Un homme dans son cocon

Il serait ridicule de se sentir coupable de ne pas souffrir. Loin de moins l'intention de témoigner en ce sens. Mais si c'est vrai que la souffrance est nécessaire pour grandir, je suis encore bien petit.

Je me dis progressiste. Je crois en certaines valeurs humanistes. Je crois qu'il faille instaurer une meilleure répartition de la richesse sur cette planète, même si cela va nécessairement faire diminuer notre niveau de vie dans cet Occident qui vit au-dessus de ses moyens depuis au moins un demi-siècle. Mais tout cela n'est que cliché! Qui est en faveur de la pauvreté? Qui veut volontairement polluer son environnement? Qui veut volontairement faire souffrir ses proches? Personne de mentalement sain.

Alors qu'est-ce qu'être véritablement progressiste? Selon moi, être progressiste, c'est en partie être capable de parler de nos idéaux en les ayant nous-mêmes vécus. Qui, au Québec, peut véritablement parler de ce qu'est l'extrême pauvreté? Il semble tellement facile de se préoccuper des «pauvres» quand ceux-ci sont une notion abstraite inatteignable. Je ne connaîtrai aucun «pauvre» du Niger tant que je n'y mettrai pas les pieds.

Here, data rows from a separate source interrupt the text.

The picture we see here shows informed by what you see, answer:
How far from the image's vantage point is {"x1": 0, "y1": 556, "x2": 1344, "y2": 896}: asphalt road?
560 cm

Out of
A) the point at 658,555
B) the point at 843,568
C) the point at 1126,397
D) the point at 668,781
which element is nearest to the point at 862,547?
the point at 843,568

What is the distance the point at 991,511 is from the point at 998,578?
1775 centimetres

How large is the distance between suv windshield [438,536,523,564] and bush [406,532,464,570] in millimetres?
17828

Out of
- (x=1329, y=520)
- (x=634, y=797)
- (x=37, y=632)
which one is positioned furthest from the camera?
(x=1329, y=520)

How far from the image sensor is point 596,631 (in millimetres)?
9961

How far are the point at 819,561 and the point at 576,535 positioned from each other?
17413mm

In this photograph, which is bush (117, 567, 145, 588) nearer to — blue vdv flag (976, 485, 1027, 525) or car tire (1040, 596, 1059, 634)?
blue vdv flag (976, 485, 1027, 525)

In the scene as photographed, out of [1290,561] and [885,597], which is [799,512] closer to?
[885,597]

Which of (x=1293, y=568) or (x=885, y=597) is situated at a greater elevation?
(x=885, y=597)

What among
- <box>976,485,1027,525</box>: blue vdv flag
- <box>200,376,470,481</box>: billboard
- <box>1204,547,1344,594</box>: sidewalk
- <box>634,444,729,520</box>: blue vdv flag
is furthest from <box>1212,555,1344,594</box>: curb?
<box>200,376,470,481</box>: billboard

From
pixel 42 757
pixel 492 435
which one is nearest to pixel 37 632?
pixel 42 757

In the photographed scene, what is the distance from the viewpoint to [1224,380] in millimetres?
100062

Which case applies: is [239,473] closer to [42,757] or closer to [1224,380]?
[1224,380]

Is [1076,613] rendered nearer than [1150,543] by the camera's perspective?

Ainsi, j'ai l'impression qu'un réel progressiste, au Québec, est quelqu'un de sensibilisé aux situations extrêmes d'Afrique ou d'Amérique latine, mais surtout, c'est quelqu'un qui agit auprès de ceux et celles dans le besoin dans son propre environnement. C'est l'élément qu'on oublie souvent. À Trois-Rivières, un organisme communautaire comme COMSEP est progressiste , du peu que je connais de cet organisme, en agissant auprès des Trifluviens dans le besoin.

Revenons à mon cas. Un homme dans son cocon, c'est moi ça. Je ne me sentirai certainement pas coupable d'avoir grandi au sein d'une famille aisée, d'une famille avec de superbes valeurs. Je ne me sentirai pas coupable non plus de ne pas avoir vécu de grosses épreuves dans ma vie. Même la mort n'a encore jamais touché aucun de mes proches. Ça viendra, je le sais. Ce que je ne sais pas, c'est comment je réagirai à ce moment, n'ayant aucun antécédant de la sorte. Mais bon, c'est mon vécu et les hasards de la vie m'ont fait grandir dans ce cocon, dans cette surprotection involontaire. En fait, je n'ai à me sentir coupable de rien. J'ai eu une belle vie. Elle n'est pas finie et risque de continuer de la sorte je le sais bien et je me dois d'en faire profiter ceux qui n'ont pas cette même chance.

J'ai bien aimé l'idée derrière le film Pay it Forward. Cependant, la raison pour laquelle les gens n'agissent pas en «payant au suivant» la plupart du temps, c'est qu'ils ne s'arrêtent pas eux-mêmes pour réaliser que quelqu'un - consciemment ou non - a payé au suivant à son égard au préalable. Quelqu'un comme moi, qui a tout eu dans sa vie, est souvent porté à regarder ce qui lui manque encore plutôt que d'apprécier ce qu'il a. Quelqu'un comme moi peut même en venir à croire qu'on «lui doit quelque chose». Il tombe alors dans une attitude de retrait face à la différence, dans une attitude anti-progressiste (je n'emploierais pas le terme conservateur dans ce cas).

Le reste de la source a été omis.